Inflação tem alta de 0,96% em julho, maior para o mês desde 2002

Energia elétrica lidera alta de 7,88% do IPCA no mês, acima dos 1,95% registrados em junho; índice vai a 8,99% em 12 meses, acima do limite de 5,25%

  • Por Jovem Pan
  • 10/08/2021 10h01
Fábio Rodrigues Pozzebom/Agência BRasilEnergia elétrica puxa aumento da inflação em julho de 2021

Índice Nacional de Preços ao Consumidor Amplo (IPCA) registou alta de 0,96% em julho, ante avanço de 0,53% em junho, segundo números divulgados pelo Instituto Brasileiro de Geografia e Estatística (IBGE) nesta terça-feira, 10. É a maior variação para o mês desde 2002, quando o índice foi de 1,19%. O resultado faz o indicador oficial da inflação brasileira acumular alta de 8,99% em 12 meses, acima do teto de 5,25% da meta perseguida pelo Banco Central e dos 8,35% observados nos 12 meses imediatamente anteriores. No ano, a inflação acumula alta de 4,76%. Em julho de 2020, o índice registrou crescimento de 0,36%.
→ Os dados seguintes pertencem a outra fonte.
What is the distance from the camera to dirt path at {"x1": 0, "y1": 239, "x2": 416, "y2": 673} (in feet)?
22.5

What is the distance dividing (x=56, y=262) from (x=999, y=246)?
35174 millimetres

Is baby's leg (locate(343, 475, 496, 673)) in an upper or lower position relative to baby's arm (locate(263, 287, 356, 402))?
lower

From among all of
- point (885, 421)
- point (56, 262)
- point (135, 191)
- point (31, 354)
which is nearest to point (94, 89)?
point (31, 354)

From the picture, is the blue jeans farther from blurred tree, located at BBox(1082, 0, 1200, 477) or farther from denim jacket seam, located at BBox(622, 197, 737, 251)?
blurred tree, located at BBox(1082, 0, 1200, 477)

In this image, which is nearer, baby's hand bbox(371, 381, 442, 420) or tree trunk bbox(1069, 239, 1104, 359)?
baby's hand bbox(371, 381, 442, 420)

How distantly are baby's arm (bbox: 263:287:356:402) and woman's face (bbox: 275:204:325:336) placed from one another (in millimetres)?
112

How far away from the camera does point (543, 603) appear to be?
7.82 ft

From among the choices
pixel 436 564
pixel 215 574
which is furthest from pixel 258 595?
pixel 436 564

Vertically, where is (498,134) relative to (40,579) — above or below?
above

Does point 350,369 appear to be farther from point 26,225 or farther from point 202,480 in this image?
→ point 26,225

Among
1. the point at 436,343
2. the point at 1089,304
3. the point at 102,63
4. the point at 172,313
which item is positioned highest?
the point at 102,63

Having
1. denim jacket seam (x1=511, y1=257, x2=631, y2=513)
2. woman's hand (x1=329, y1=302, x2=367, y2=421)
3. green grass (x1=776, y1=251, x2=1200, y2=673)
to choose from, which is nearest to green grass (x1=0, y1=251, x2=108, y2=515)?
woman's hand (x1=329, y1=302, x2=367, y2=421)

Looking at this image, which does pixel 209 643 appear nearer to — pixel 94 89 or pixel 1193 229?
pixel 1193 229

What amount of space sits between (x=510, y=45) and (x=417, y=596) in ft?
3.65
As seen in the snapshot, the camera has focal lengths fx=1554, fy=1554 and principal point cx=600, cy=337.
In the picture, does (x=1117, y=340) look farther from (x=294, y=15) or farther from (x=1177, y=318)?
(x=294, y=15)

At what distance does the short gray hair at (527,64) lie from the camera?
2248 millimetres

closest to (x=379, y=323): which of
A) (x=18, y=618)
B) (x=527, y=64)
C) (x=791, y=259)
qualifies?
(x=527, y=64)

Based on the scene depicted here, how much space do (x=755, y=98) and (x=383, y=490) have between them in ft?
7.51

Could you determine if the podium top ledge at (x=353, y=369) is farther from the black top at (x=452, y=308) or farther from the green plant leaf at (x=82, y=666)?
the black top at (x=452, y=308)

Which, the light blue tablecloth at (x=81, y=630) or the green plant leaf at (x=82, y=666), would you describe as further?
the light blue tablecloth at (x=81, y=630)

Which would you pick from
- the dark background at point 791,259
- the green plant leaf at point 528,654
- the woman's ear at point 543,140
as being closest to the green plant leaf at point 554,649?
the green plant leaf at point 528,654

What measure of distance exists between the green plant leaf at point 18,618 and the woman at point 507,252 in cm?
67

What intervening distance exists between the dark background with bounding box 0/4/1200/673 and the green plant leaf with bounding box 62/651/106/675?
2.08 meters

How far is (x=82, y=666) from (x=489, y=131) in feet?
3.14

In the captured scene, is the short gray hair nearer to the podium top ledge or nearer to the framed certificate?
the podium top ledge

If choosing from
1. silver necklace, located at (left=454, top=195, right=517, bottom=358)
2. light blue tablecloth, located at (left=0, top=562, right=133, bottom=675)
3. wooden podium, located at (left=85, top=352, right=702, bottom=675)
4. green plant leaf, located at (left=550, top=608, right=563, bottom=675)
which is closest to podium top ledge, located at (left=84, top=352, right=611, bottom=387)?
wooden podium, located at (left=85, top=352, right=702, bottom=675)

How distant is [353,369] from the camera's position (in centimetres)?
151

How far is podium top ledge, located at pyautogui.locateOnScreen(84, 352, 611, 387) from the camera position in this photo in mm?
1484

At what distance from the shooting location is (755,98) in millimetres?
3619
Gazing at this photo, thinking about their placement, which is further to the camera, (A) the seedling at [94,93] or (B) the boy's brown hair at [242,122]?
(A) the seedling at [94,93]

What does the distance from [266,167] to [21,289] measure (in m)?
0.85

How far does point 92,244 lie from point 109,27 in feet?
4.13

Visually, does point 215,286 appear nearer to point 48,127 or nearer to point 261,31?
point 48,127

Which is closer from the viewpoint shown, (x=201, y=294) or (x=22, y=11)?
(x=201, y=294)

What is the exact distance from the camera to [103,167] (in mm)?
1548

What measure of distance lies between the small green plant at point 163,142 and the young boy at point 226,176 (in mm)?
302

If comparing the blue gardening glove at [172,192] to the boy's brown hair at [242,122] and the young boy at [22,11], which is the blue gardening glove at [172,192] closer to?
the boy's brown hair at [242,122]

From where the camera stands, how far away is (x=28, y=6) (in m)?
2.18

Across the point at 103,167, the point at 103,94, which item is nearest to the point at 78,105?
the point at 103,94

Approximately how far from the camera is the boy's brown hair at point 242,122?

O aumento de 7,88% da energia elétrica foi o maior impacto individual do mês. O setor já havia liderado o IPCA de junho ao registrar alta de 1,95%. “Além dos reajustes nos preços das tarifas em algumas áreas de abrangência do índice, a gente teve o reajuste de 52% no valor adicional da bandeira tarifária vermelha patamar 2 em todo o país. Antes o acréscimo nessa bandeira era de, aproximadamente, R$ 6,24 a cada 100kWh consumidos e, a partir de julho, esse acréscimo passou a ser de cerca de R$ 9,49”, explica o analista da pesquisa, André Filipe Guedes Almeida. O novo patamar deve seguir até o fim do ano em meio a pior crise hídrica do país em 91 anos.

A segunda maior contribuição de julho veio dos transportes (1,52%), puxados pelas passagens aéreas, cujos preços subiram 35,22%, e pelo aumento no preço dos combustíveis (1,24%). A gasolina registrou aumento de 1,55%, contra avanço de 0,69% em junho. Já o Índice Nacional de Preços ao Consumidor (INPC), visto como a inflação dos mais pobres, avançou 1,02%, acima da taxa de 0,60% registrada em junho. O indicador, que também é usado como referência para reajustes do salário mínimo e benefícios do INSS, acumula, no ano, alta de 5,01%, e de 9,85% em 12 meses. A partir desta edição, IBGE iniciou a retomada gradual da coleta presencial de preços em alguns estabelecimentos.